Lejos de ser simples relatos que pasan de generación en generación para alimentar películas de terror o para que otros libros se nutran de ellas con fines de mero comercio, las leyendas urbanas son, antes que nada, creaciones colectivas que nos advierten sobre supuestos peligros que acechan desde las sombras y desnudan miedos a veces inconfesables y casi siempre innecesarios.
También es conocida la leyenda urbana del hombre que, después de una noche de amor con una mujer de paso, se despierta para advertir que la muchacha escribió en el espejo del baño con lápiz de labio –que debe ser necesariamente rojo- un mensaje que dice “Bienvenido al Club del Sida”. Otra vez la moraleja de la historia nos invita a desechar la posibilidad de confiar en personas extrañas, por más que las noticias policiales se empeñen en advertirnos que, si hay un enemigo, lo más probable es que duerma todas las noches en nuestra propia cama.
Cuando yo era chico, existía en el barrio la leyenda de un hombre inmensamente rico que, sin embargo, solía disfrazarse de mendigo para pedir limosna en la puerta de una iglesia de la que nunca se sabía la dirección exacta.
Existía la sospecha de que este camaleón tenía serios problemas sicológicos aunque no se descartaba la posibilidad de que saliera a manguear impulsado por una avaricia gigantesca; los vecinos no reparaban en que la primera y la segunda opción eran la misma.
Ya más grande me enteré de que esta leyenda urbana había hecho nido en otras barriadas. Y supe que, finalmente, su moraleja última anda hoy invadiendo toda la sociedad.
¿Quién era ese millonario desalmado contra el que nos advertían algunos vecinos? Imposible saberlo.
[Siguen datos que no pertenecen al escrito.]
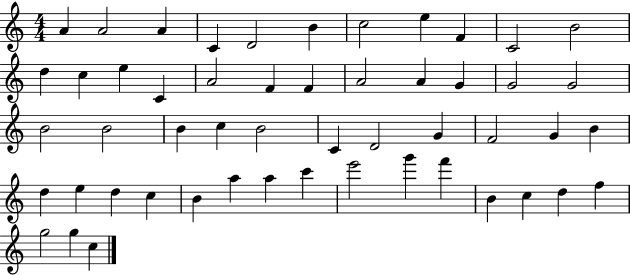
X:1
T:Untitled
M:4/4
L:1/4
K:C
A A2 A C D2 B c2 e F C2 B2 d c e C A2 F F A2 A G G2 G2 B2 B2 B c B2 C D2 G F2 G B d e d c B a a c' e'2 g' f' B c d f g2 g c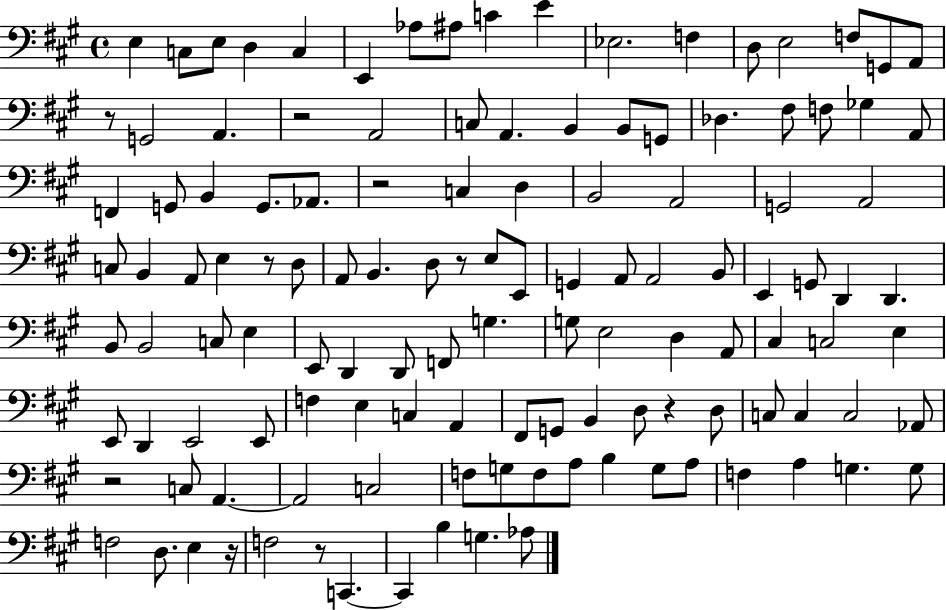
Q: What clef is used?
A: bass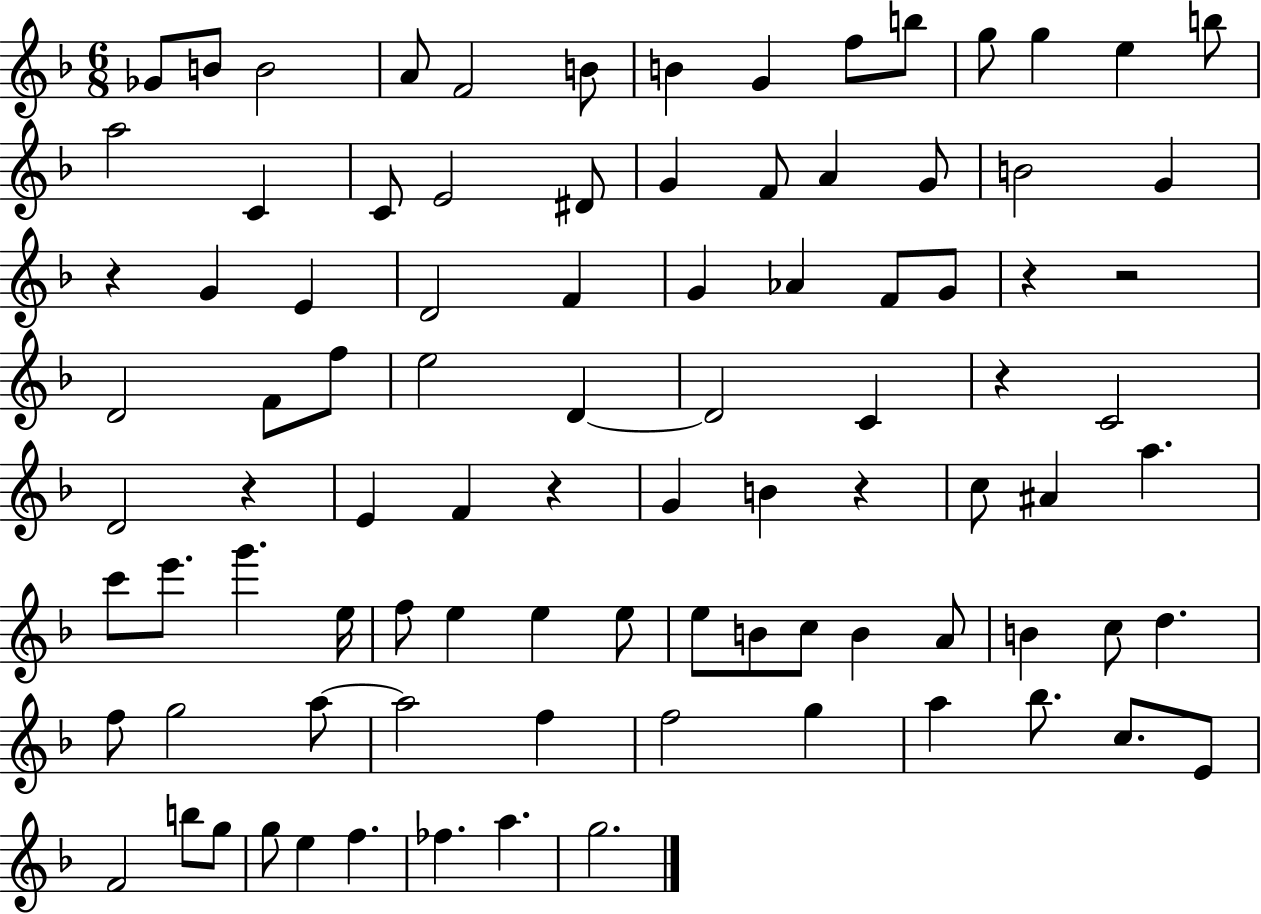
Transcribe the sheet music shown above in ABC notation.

X:1
T:Untitled
M:6/8
L:1/4
K:F
_G/2 B/2 B2 A/2 F2 B/2 B G f/2 b/2 g/2 g e b/2 a2 C C/2 E2 ^D/2 G F/2 A G/2 B2 G z G E D2 F G _A F/2 G/2 z z2 D2 F/2 f/2 e2 D D2 C z C2 D2 z E F z G B z c/2 ^A a c'/2 e'/2 g' e/4 f/2 e e e/2 e/2 B/2 c/2 B A/2 B c/2 d f/2 g2 a/2 a2 f f2 g a _b/2 c/2 E/2 F2 b/2 g/2 g/2 e f _f a g2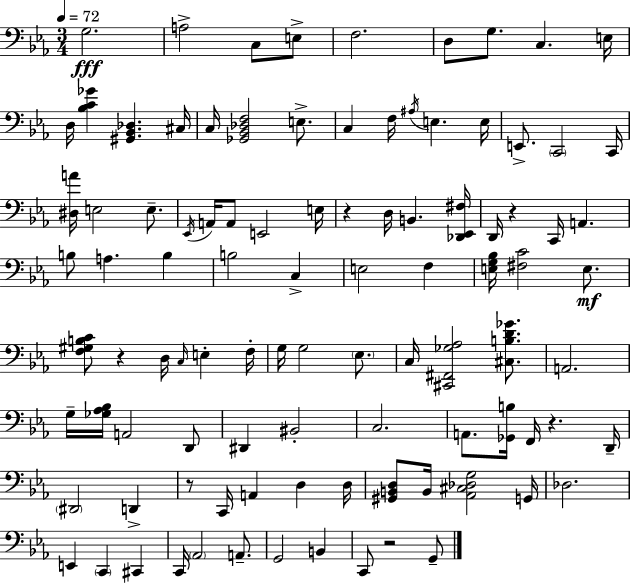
X:1
T:Untitled
M:3/4
L:1/4
K:Eb
G,2 A,2 C,/2 E,/2 F,2 D,/2 G,/2 C, E,/4 D,/4 [_B,C_G] [^G,,_B,,_D,] ^C,/4 C,/4 [_G,,_B,,_D,F,]2 E,/2 C, F,/4 ^A,/4 E, E,/4 E,,/2 C,,2 C,,/4 [^D,A]/4 E,2 E,/2 _E,,/4 A,,/4 A,,/2 E,,2 E,/4 z D,/4 B,, [_D,,_E,,^F,]/4 D,,/4 z C,,/4 A,, B,/2 A, B, B,2 C, E,2 F, [E,G,_B,]/4 [^F,C]2 E,/2 [F,^G,B,C]/2 z D,/4 C,/4 E, F,/4 G,/4 G,2 _E,/2 C,/4 [^C,,^F,,_G,_A,]2 [^C,B,D_G]/2 A,,2 G,/4 [_G,_A,_B,]/4 A,,2 D,,/2 ^D,, ^B,,2 C,2 A,,/2 [_G,,B,]/4 F,,/4 z D,,/4 ^D,,2 D,, z/2 C,,/4 A,, D, D,/4 [^G,,B,,D,]/2 B,,/4 [_A,,^C,_D,G,]2 G,,/4 _D,2 E,, C,, ^C,, C,,/4 _A,,2 A,,/2 G,,2 B,, C,,/2 z2 G,,/2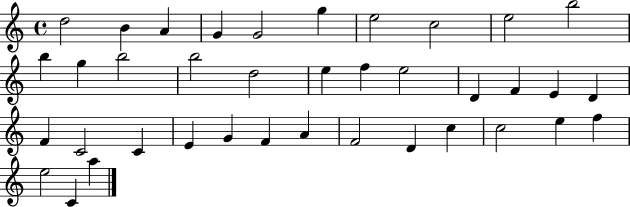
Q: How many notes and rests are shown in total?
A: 38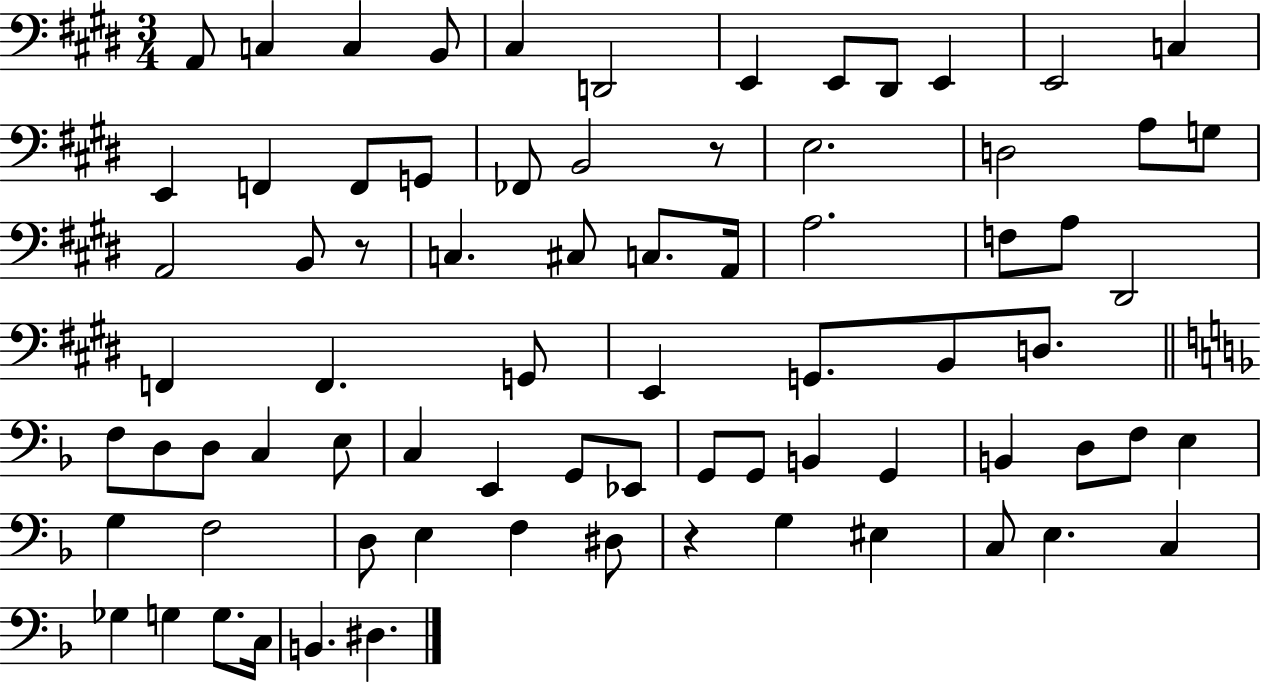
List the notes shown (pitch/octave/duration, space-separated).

A2/e C3/q C3/q B2/e C#3/q D2/h E2/q E2/e D#2/e E2/q E2/h C3/q E2/q F2/q F2/e G2/e FES2/e B2/h R/e E3/h. D3/h A3/e G3/e A2/h B2/e R/e C3/q. C#3/e C3/e. A2/s A3/h. F3/e A3/e D#2/h F2/q F2/q. G2/e E2/q G2/e. B2/e D3/e. F3/e D3/e D3/e C3/q E3/e C3/q E2/q G2/e Eb2/e G2/e G2/e B2/q G2/q B2/q D3/e F3/e E3/q G3/q F3/h D3/e E3/q F3/q D#3/e R/q G3/q EIS3/q C3/e E3/q. C3/q Gb3/q G3/q G3/e. C3/s B2/q. D#3/q.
Podía ser cualquiera de las personas sentadas en el umbral de una iglesia; podía ser aquel viejo que estaba allí tirado, pero también aquel niño que estiraba la mano porque ¿quién nos podía asegurar de que este sujeto despreciable no hubiera mandado a los hijos a manguear en su provecho?
¿Cómo estar seguros de que no seríamos engañados por su locura avarienta? Muy fácil: no dándole un solo peso a ninguna de las personas que mendigaban en el entorno de la nunca identificada iglesia.
No se necesita ser muy despierto para darse cuenta de que la leyenda del mendigo millonario ha perdurado y que, con variaciones, sigue condicionando la conducta de mucha gente.
Porque, según nos dicen los vecinos, ese hombre que ahora nos pide una moneda para comer, en realidad la quiere para comprarse alcohol. Y, ya se sabe, estos módicos canallas suelen mandar a sus hijos a recorrer las calles para que, al caer la noche, les lleven a la casa unas monedas que, por supuesto, serán gastadas en vino y cigarrillos.
Los nuevos mendigos millonarios han abandonado los portales de las iglesias, acechan en cualquier esquina de la ciudad y, para que el engaño no pueda ser descubierto, se mudaron a los cantegriles.
Y que no nos digan que en realidad son desarrapados que poco y nada tienen para ocultar. Que no nos vengan con esas historias porque a nosotros, faltaba más, hace ya mucho tiempo que no nos engañan con leyendas urbanas de morondanga.